Mining Thermophile Genomes for New PETases with Exceptional Thermostabilities using Sequence Similarity Networks.

Enzymatic hydrolysis of polyethylene terephthalate (PET) is a promising technology for advancing a circular PET economy. Several PET-degrading α/β hydrolases have been identified, but the full potential of this enzyme family to catalyze PET hydrolysis remains largely unexplored. To address this, sequence similarity networks were employed to investigate the α/β hydrolase fold-5 subfamily (IPR029059) for new PETases. Priority was given to sequences from thermophiles, as thermostable enzymes are likely more suitable for industrial applications. Ten enzymes with ~20% sequence identity to the well-known LCC-PETase were identified, and seven were successfully overexpressed and purified for in vitro characterization. Each enzyme catalyzed the hydrolysis of p-nitrophenyl butyrate, a mimic of trimeric PET, and emulsified PET nanoparticles.

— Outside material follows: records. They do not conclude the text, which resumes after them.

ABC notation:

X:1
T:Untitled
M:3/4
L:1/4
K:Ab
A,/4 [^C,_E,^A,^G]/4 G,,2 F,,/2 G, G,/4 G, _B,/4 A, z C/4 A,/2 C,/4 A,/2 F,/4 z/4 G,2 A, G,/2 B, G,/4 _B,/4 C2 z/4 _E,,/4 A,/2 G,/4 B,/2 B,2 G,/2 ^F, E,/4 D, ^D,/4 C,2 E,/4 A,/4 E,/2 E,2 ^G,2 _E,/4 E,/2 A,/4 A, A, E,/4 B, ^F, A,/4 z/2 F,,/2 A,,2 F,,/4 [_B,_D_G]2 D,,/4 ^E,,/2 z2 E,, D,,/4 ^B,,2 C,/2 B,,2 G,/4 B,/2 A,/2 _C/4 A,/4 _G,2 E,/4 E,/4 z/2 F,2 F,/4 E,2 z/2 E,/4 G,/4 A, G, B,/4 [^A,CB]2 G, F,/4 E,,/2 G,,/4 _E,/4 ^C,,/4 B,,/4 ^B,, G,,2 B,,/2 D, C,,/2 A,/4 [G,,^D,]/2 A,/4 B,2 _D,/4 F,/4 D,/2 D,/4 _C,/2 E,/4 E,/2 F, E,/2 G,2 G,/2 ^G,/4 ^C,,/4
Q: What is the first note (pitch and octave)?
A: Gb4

Notably, three enzymes were also capable of hydrolyzing PET films. Novel PETases exhibited melting temperatures (Tm) exceeding 55 °C and only modest losses of activity after incubation at 70 °C for 24 hours. The crystal structure of AroC (Tm = 85 °C) was resolved to 2.2 Å, revealing several salt bridges that likely confer thermostability, and a unique loop that is conserved amongst the PETases described here. These novel enzymes will enable engineering campaigns to generate thermostable and catalytically efficient PETases for use as industrial biocatalysts.